MOBILE, Ala. — The Jets’ quest to rebuild their offensive line has begun at the college All-Star games with general manager Joe Douglas and his staff getting a look at some of the prospects in this year’s draft.
This week at the Senior Bowl, the Jets have been evaluating players from every position but there is no doubt what their top priority is. Douglas needs to rebuild a line that was a major weakness in 2018. The Jets could have as many as four new starters on the line in 2020. Some of those will arrive via free agency, but others will be drafted.
Here is a look at a few of the offensive line prospects at the Senior Bowl the Jets could select in April.
Matt Hennessy | Center, Temple
If the name is familiar to Jets fans, that is because his brother Thomas is the team’s long snapper. Could the Jets have two snapping Hennessys on the roster?
Hennessy left Temple after his junior season — in which he was named third-team All-American and was a finalist for the Rimington Trophy, awarded to the nation’s top center. He is allowed to compete in the Senior Bowl because he has already received his degree.
He has a simple goal for this week here: “Proving I’m the best center in the draft class.”
The Jets are looking for high-character players, and Hennessy fits the mold. He grew up in Rockland County and played high school football at Don Bosco Prep in New Jersey. Could the Jets team him up with his older brother?
“I know he would be really fired up about it. He’s really excited about that possibility,” Matt said. “It would be awesome. I’ve never played with him.”
Lloyd Cushenberry | Center, LSU
At LSU, they give out jersey No. 18 to special players who embody a selfless attitude. The national champion Tigers gave the number to Cushenberry this year. He was not permitted to wear it in games because of his position, but wore it in practice.

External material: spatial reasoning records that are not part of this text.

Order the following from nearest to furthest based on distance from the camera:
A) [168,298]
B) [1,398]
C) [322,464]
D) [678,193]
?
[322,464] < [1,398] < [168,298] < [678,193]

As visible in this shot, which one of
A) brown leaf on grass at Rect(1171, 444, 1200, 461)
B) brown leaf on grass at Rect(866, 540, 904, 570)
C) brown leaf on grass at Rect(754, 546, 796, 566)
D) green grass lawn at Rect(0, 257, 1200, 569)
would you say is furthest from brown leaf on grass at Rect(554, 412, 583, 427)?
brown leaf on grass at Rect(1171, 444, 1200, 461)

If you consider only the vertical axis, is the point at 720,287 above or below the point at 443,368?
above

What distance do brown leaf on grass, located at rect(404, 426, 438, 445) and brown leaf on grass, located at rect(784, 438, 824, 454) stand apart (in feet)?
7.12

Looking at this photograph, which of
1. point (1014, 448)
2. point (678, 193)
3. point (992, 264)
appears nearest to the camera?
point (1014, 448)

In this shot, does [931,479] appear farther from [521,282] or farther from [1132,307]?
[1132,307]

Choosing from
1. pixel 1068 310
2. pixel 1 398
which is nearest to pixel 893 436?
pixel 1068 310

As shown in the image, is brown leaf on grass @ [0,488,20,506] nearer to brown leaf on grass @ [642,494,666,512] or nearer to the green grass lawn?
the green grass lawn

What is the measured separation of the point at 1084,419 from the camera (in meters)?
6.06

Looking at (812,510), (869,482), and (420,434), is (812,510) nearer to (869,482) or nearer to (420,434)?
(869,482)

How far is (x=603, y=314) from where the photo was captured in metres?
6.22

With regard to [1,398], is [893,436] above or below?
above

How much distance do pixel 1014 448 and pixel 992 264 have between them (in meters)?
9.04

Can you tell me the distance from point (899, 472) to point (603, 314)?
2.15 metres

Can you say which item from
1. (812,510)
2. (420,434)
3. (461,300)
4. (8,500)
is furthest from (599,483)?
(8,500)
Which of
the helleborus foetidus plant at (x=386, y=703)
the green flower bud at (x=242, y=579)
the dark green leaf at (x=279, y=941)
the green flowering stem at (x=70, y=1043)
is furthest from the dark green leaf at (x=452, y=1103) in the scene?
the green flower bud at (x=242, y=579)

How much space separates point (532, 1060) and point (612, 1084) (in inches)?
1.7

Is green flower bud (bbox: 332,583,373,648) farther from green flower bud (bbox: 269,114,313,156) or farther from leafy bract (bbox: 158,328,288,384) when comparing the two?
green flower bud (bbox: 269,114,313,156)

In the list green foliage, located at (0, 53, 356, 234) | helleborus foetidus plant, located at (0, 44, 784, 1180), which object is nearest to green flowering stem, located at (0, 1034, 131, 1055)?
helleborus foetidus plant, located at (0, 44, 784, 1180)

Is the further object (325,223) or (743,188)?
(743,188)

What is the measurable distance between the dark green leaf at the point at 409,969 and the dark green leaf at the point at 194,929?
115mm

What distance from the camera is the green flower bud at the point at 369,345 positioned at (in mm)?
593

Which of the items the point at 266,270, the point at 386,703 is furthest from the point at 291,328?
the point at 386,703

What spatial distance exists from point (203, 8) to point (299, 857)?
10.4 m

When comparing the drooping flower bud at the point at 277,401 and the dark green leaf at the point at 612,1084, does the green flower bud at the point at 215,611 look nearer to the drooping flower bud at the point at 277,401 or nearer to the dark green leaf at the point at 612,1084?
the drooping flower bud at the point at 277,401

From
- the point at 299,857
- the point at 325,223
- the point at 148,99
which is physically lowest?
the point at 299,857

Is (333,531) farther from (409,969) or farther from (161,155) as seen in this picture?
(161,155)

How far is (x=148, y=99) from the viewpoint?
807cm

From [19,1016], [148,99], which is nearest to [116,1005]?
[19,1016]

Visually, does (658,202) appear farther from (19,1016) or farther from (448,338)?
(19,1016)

If you’re looking for intelligence and character, Cushenberry fits the bill. He is an impressive player to speak to and has turned heads in practices this week. Teams are also impressed that he decided to come here and compete one week after playing in the national championship game and all that comes with it, including a trip to the White House.
“I feel like I bring accountability,” Cushenberry said. “I feel like I’m going to do the right things off the field and on the field. I’m a low-maintenance guy. I don’t get into a lot of trouble.”
Josh Jones | Tackle, Houston
Jones is easy to spot at 6-foot-7, 310 pounds. He is athletic and nimble even at that size. His strength is his pass-blocking ability. He allowed just 18 pressures in 1,282 pass-blocking snaps over three years at Houston.
“I just get the job done, man,” Jones said. “This year I think I let up about four pressures, a half a sack. I’m dominant at it. I take pride in it. If I give up a pressure or am even close to allowing a sack, I’m kicking myself in the butt. It’s just pride, man.”
Ben Bartch | Tackle, St. John’s (Minn.)
Bartch is the only Division III player here, and he looks like he belongs. A former tight end, Bartch gained 70 pounds to move inside to tackle. This is a critical game for small-school players to show that they can compete with the players from the bigger conferences. Bartch has done that against SEC defensive linemen this week and could rise on draft boards.
Matt Peart | Tackle, UConn
Teams have been impressed with Peart’s quickness and explosion off the ball. He is 6-foot-7 and 303 pounds with long arms that teams look for. He started all 48 games in his career at UConn and was one of the Huskies’ few bright spots last year.